→ Excerpted text
▼

United States District Court, D. Idaho

March 12, 2015

BRIGHT HARVEST SWEET POTATO COMPANY, INC., Plaintiff,
v.
H.J. HEINZ COMPANY, L.P., Defendant.

MEMORANDUM DECISION AND ORDER

B. LYNN WINMILL, Chief District Judge.

INTRODUCTION

The Court has before it three motions in limine filed by Plaintiff Bright Harvest Sweet Potato Company, Inc. (Dkts. 85, 86, 110). The Court will address each motion below.

ANALYSIS

1. Plaintiff's First Motion in Limine Re: Conduct of Plaintiff.

Bright Harvest requests the Court exclude evidence that it breached or failed to adequately perform under the Co-Pack Agreement ("CPA"). (Dkt. 85). The May 3, 2011 Settlement Agreement indeed bars claims of breach before April 25, 2011. However, evidence of documents, statements, and actions prior to that date may be relevant for another purpose. At this point, the Court is unable to rule on the admissibility of such evidence. Bright Harvest insufficiently describes the evidence it wishes to exclude in order for the Court to make an informed ruling. As such, the Court will reserve ruling on the motion until trial.

Both parties stated they will not claim a breach occurred prior to April 25, 2011. To the extent that Heinz seeks to introduce evidence of Bright Harvest's actions and statements for another purpose, it should be prepared to show why such evidence is otherwise admissible. The Court will resolve any dispute on this issue outside the presence of the jury.

The Court will note, however, its concern that such evidence may result in re-litigating a previously settled claim. If necessary, the Court will instruct the jury on the limited purpose for such evidence. Additionally, the Court will consider the rule of completeness when determining the admissibility of evidence at trial. Exhibits may not be redacted to change the exhibit's meaning. The Court must tread carefully to avoid redacting necessary context to ensure that events and decisions are not misleading to the jury. Finally, the Court will balance the prejudicial effect of the evidence with its probative value.

Bright Harvest also claims four exhibits are inadmissible compromise statements and settlement offers. Specifically, Bright Harvest asks the Court to exclude BH003902-03 (Ex. 2105), BH004318-25 (Exs. 2093, 2094), and Heinz002417-19 (Ex. 2098). The Court will address each of these exhibits in turn.

Rule 408 prohibits evidence of conduct or statements made during compromise negotiations "to prove or disprove the validity or amount of a disputed claim or to impeach by a prior inconsistent statement or a contradiction." FED. R. EVID. 408. However, "[t]he court may admit this evidence for another purpose, " so long as it weighs the policy considerations behind Rule 408 with the need for the evidence. Id. Rule 408 is founded on two main policies: (1) "[t]he evidence is irrelevant since the offer may be motivated by a desire for peace rather than from any concession of weakness of position, " and (2) "promotion of the public policy favoring the compromise and settlement of disputes." FED. R. EVID. 408 advisory committee's note; see also Philadelphia's Church of Our Savior v. Concord Township, No. Civ. A. 03-1766 2004 WL 1824356 (E.D. Pa. July 27, 2004).

▲

→ Source data
▼

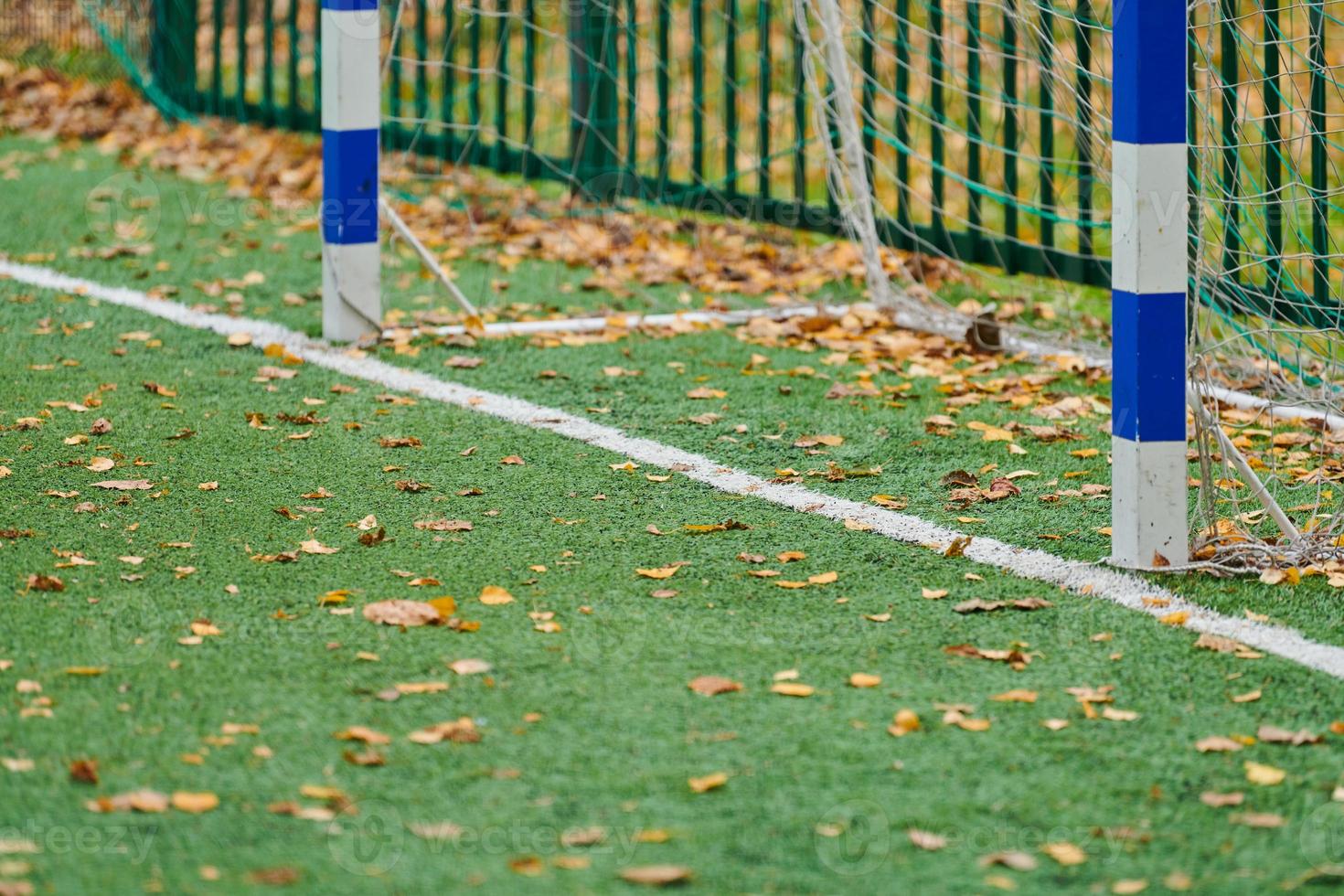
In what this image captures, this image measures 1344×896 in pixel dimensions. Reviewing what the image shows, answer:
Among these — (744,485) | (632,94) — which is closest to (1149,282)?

▲

→ Exercise description
Copy the passage of the court decision above from "Rule 408 prohibits" up to and including "July 27, 2004).", word for word.

→ Output of the exercise
Rule 408 prohibits evidence of conduct or statements made during compromise negotiations "to prove or disprove the validity or amount of a disputed claim or to impeach by a prior inconsistent statement or a contradiction." FED. R. EVID. 408. However, "[t]he court may admit this evidence for another purpose, " so long as it weighs the policy considerations behind Rule 408 with the need for the evidence. Id. Rule 408 is founded on two main policies: (1) "[t]he evidence is irrelevant since the offer may be motivated by a desire for peace rather than from any concession of weakness of position, " and (2) "promotion of the public policy favoring the compromise and settlement of disputes." FED. R. EVID. 408 advisory committee's note; see also Philadelphia's Church of Our Savior v. Concord Township, No. Civ. A. 03-1766 2004 WL 1824356 (E.D. Pa. July 27, 2004).